Extrait de page:
ARRÊT DU
29 Mai 2020
N° 477/20
N° RG 17/02757 - N° Portalis DBVT-V-B7B-Q52R
PS/AL
RO
Jugement du
Conseil de Prud'hommes - Formation paritaire de TOURCOING
en date du
19 Juillet 2017
(RG F16:00314 -section 2)
GROSSE :
aux avocats
le 29 Mai 2020
République Française
Au nom du Peuple Français
COUR D'APPEL DE DOUAI
Chambre Sociale
- Prud'Hommes-
APPELANTE :
S.A.S. PROTELCO
[Adresse 4]
[Localité 3]
Représentée par Me Juliette DUQUENNE, avocat au barreau de LILLE, assisté de Me Carole BESNARD BOELLE, avocat au barreau de PARIS
INTIMÉE :
M. [P] [O]
[Adresse 1]
[Localité 2]
Représenté par Me Alain-françois DERAMAUT, avocat au barreau de LILLE substitué par Me Emilie YVART, avocat au barreau de LILLE
DÉBATS :à l'audience publique du 10 Mars 2020
Tenue par Patrick SENDRAL
magistrat chargé d'instruire l'affaire qui a entendu seul les plaidoiries, les parties ou leurs représentants ne s'y étant pas opposés et qui en a rendu compte à la cour dans son délibéré,
les parties ayant été avisées à l'issue des débats que l'arrêt sera prononcé par sa mise à disposition au greffe.

Bloc de données:
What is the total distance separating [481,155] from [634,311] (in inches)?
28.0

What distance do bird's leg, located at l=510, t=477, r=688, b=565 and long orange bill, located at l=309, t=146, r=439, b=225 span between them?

Tâches à réaliser:
**A.** D'après l'arrêt de la cour d'appel de Douai, répondez aux questions suivantes :
(i) Quelle juridiction a rendu le jugement du 19 juillet 2017 ?
(ii) À quelle date l'audience publique s'est-elle tenue ?
(iii) Quel avocat substitue Me Alain-françois DERAMAUT ?
**B.** Traduisez en anglais la phrase suivante de l'arrêt de la cour d'appel de Douai : « Tenue par Patrick SENDRAL magistrat chargé d'instruire l'affaire qui a entendu seul les plaidoiries, les parties ou leurs représentants ne s'y étant pas opposés et qui en a rendu compte à la cour dans son délibéré, les parties ayant été avisées à l'issue des débats que l'arrêt sera prononcé par sa mise à disposition au greffe. »
**C.** Rédigez la suite de l'arrêt de la cour d'appel de Douai, en commençant après sa dernière phrase.

Réponses aux tâches:
**A.**
(i) Le Conseil de Prud'hommes, formation paritaire de Tourcoing.
(ii) Le 10 mars 2020.
(iii) Me Emilie YVART, avocat au barreau de Lille.

**B.** Held by Patrick SENDRAL, the judge responsible for preparing the case, who heard the oral arguments alone, the parties or their representatives not having objected, and who reported on it to the court during its deliberations, the parties having been informed at the close of the hearing that the judgment would be delivered by being made available at the court registry.

**C.**
GREFFIER : Annie LESIEUR
COMPOSITION DE LA COUR LORS DU DÉLIBÉRÉ
Monique DOUXAMI
: PRÉSIDENT DE CHAMBRE
Alain MOUYSSET
: CONSEILLER
Patrick SENDRAL
: CONSEILLER
Le prononcé de l'arrêt a été prorogé du 30 Avril 2020 au 29 Mai 2020 en raison de l'état d'urgence sanitaire
ARRÊT :Contradictoire
prononcé par sa mise à disposition au greffe le 29 Mai 2020,
les parties présentes en ayant été préalablement avisées dans les conditions prévues à l'article 450 du code de procédure civile, signé par Monique DOUXAMI, Président et par Valérie COCKENPOT, greffier auquel la minute de la décision a été remise par le magistrat signataire.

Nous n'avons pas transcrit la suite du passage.